(Exercise prompt) Reproduce the part of the Kafka thread that begins with the words containing "All I found" and ends with "probably more robust/secure/mature.", changing "partition" to "batch".

(Passage to read)
Is it possible to write to Kafka from the workers?

Hi everyone!

I would like to write directly to Kafka from the Dask workers. I am currently experimenting and have found one solution which creates one producer per task. I am wondering if it is possible to create one producer per worker instead?
All I found was Write to Kafka from a Dask worker - Stack Overflow, but get_worker() seems not to work anymore (it throws a “no worker found” error).
Is it even good practice to use just one producer? Or is it better to use one producer per task?

Hi @siltsp, welcome to Dask community,

I think the answer from Stackoverflow you found still stands:

You might also consider re-creating the producer in every task, then writing data, and then closing that producer. If it doesn’t take too long to create a producer relative to the amount of time it takes to write a partition of data then this might be a decent solution. It’s slightly less efficient, but probably more robust/secure/mature.

(Given data)
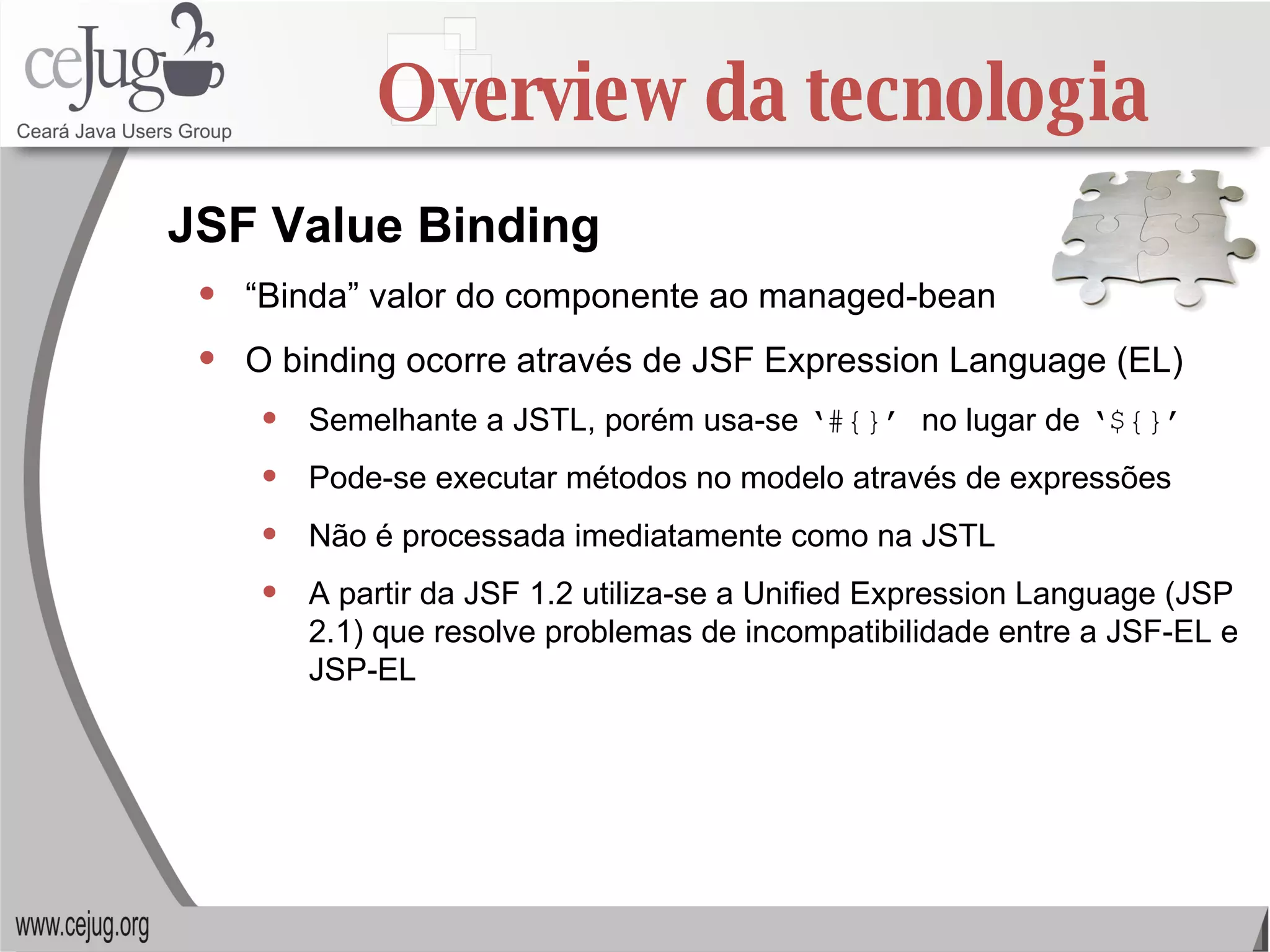 Overview da tecnologia “ Binda” valor do componente ao managed-bean O binding ocorre através de JSF Expression Language (EL) Semelhante a JSTL, porém usa-se  ‘#{}’  no lugar de  ‘${}’ Pode-se executar métodos no modelo através de expressões Não é processada imediatamente como na JSTL A partir da JSF 1.2 utiliza-se a Unified Expression Language (JSP 2.1) que resolve problemas de incompatibilidade entre a JSF-EL e JSP-EL JSF Value Binding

(Task solution)
All I found was Write to Kafka from a Dask worker - Stack Overflow, but get_worker() seems not to work anymore (it throws a “no worker found” error).
Is it even good practice to use just one producer? Or is it better to use one producer per task?

Hi @siltsp, welcome to Dask community,

I think the answer from Stackoverflow you found still stands:

You might also consider re-creating the producer in every task, then writing data, and then closing that producer. If it doesn’t take too long to create a producer relative to the amount of time it takes to write a batch of data then this might be a decent solution. It’s slightly less efficient, but probably more robust/secure/mature.